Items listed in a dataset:
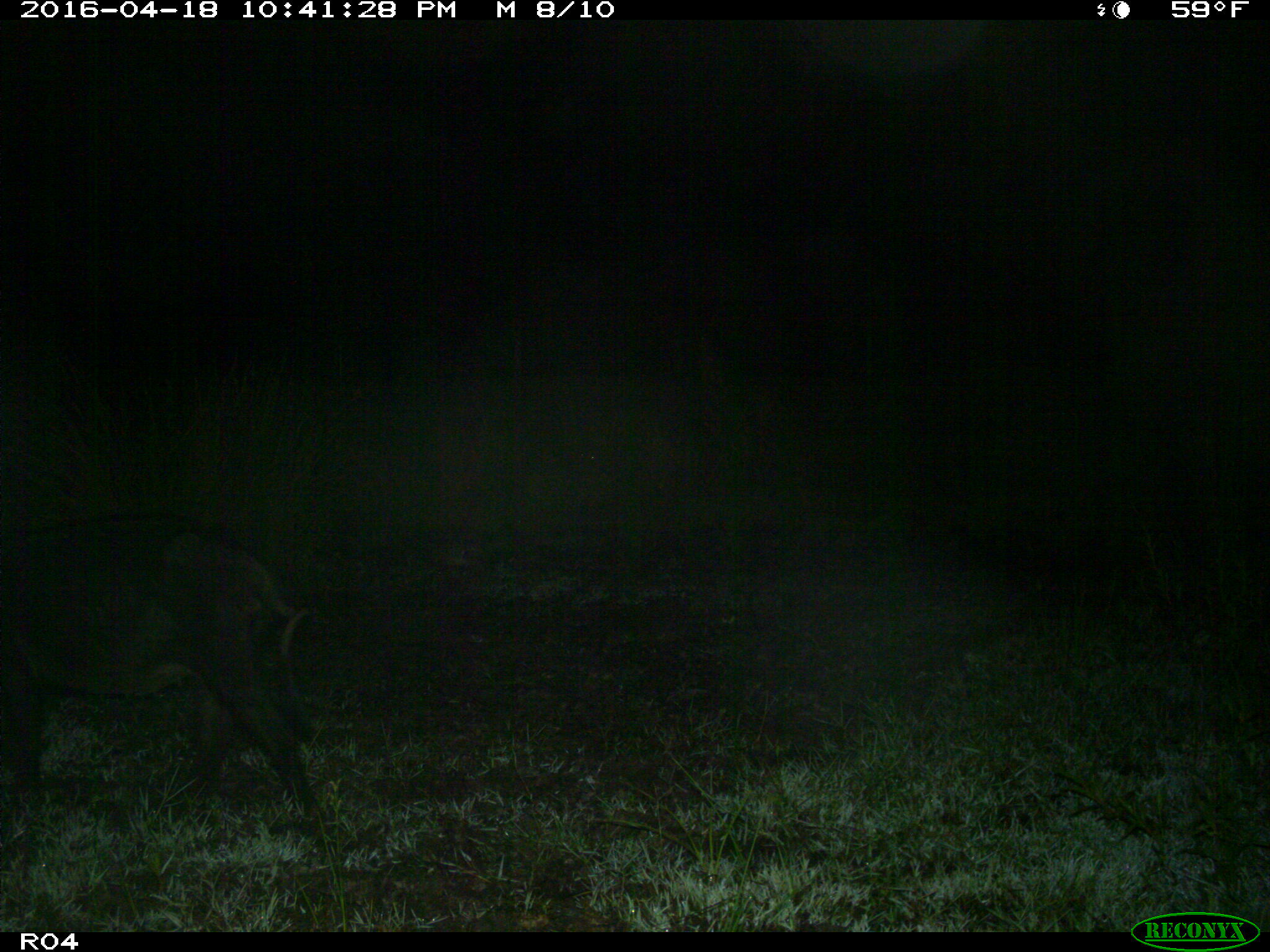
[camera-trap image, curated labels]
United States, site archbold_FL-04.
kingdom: Animalia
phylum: Chordata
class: Mammalia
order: Artiodactyla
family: Suidae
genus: Sus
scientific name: Sus scrofa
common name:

→ Aim of the task:
Word for word, return the entries above, but without any pictures.

→ Your solution:
[camera-trap image, curated labels]
United States, site archbold_FL-04.
kingdom: Animalia
phylum: Chordata
class: Mammalia
order: Artiodactyla
family: Suidae
genus: Sus
scientific name: Sus scrofa
common name:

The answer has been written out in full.